The cruise line said Bahamian police and the coroner's office took custody of the deceased guest. Her name has not been publicly released.

Carnival Celebration had arrived at the pier at 8 a.m., about four hours before police were notified. Officials have not said whether the guest was leaving the ship or returning from the destination when the scooter went over the edge.

Local crime-scene personnel examined the pier, and a diver recovered the mobility scooter from the water. Carnival Glory was also visiting Celebration Key during the response, and Carnival Celebration returned to Miami on May 10 on schedule.

Linsy Egersheim, a passenger interviewed by WSVN, said guests passed the scooter on their return to the ship. "It's vacation, you don't expect bad things to happen," Egersheim said. "Getting back on the boat was really sad."

Pier operations and the private destination

At operating cruise berths, large fixed barriers along the vessel side can interfere with mooring and gangway work. Dock-edge controls commonly rely on signs and colored markings to identify caution zones or areas where guests should not go.

Celebration Key opened in July 2025 as Carnival's exclusive destination on the south side of Grand Bahama. The May 9 fatality follows two unrelated passenger deaths at the site on Aug. 15, 2025: a 79-year-old man and a 74-year-old woman drowned in separate incidents, one off the beach and one in the destination's lagoon.

Carnival's scooter rules and separate litigation

Carnival does not rent mobility scooters directly; it tells guests who require regular use of a device to bring their own or rent through preferred vendor Scootaround, and to notify the line during booking. Its rules also set battery, stateroom-fit and storage requirements, and say users must operate devices responsibly and at safe speeds.

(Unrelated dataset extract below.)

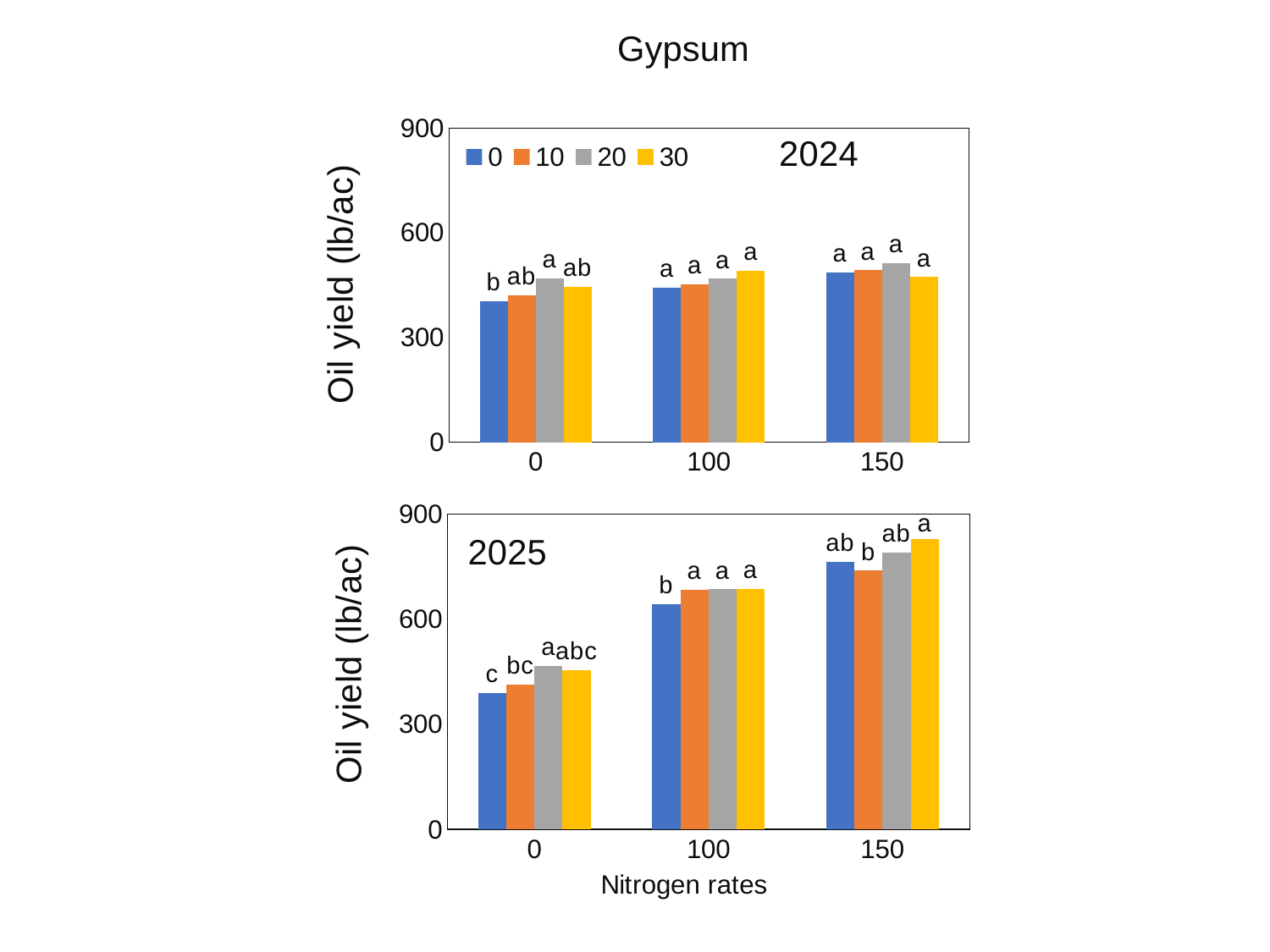
In the 2025 chart, is the value for gypsum rate 30 at nitrogen rate 150 greater or less than 600? greater What kind of chart is the 2024 chart? bar chart What is the y-axis label on the 2025 chart? Oil yield (lb/ac) In the 2025 chart, is the value for gypsum rate 0 at nitrogen rate 100 greater or less than 600? greater How many nitrogen rate categories are shown on the x axis of the 2025 chart? 3 In the 2025 chart, which gypsum rate has the lowest oil yield at nitrogen rate 0? 0 What is the title shown above the charts? Gypsum In the 2025 chart, which gypsum rate has the highest oil yield at nitrogen rate 150? 30 How many series does the legend on the 2024 chart list? 4 In the 2024 chart, is the value for gypsum rate 0 at nitrogen rate 0 greater or less than 300? greater In the 2025 chart, does the oil yield for gypsum rate 0 rise or fall as the nitrogen rate increases from 0 to 150? rise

For shore access, Carnival's accessibility guidance states: "Guests wishing to disembark the vessel on their mobility device must be able to safely navigate the angle of the gangway while the ship is docked in port." The guidance also cautions that wheelchair accessibility may not be available at every port facility or shore tour.

Separately, Alabama resident Etta Brock filed a negligence suit against Carnival on April 28, 2026, over a January 2025 mobility-scooter fall during Carnival Valor debarkation in New Orleans. Brock alleges that retractable belt stanchions narrowed the exit path and contributed to her scooter tipping; Carnival has not publicly commented on the lawsuit.

Police said an autopsy will determine the cause of death as investigators continue examining the circumstances around the scooter's fall from the pier.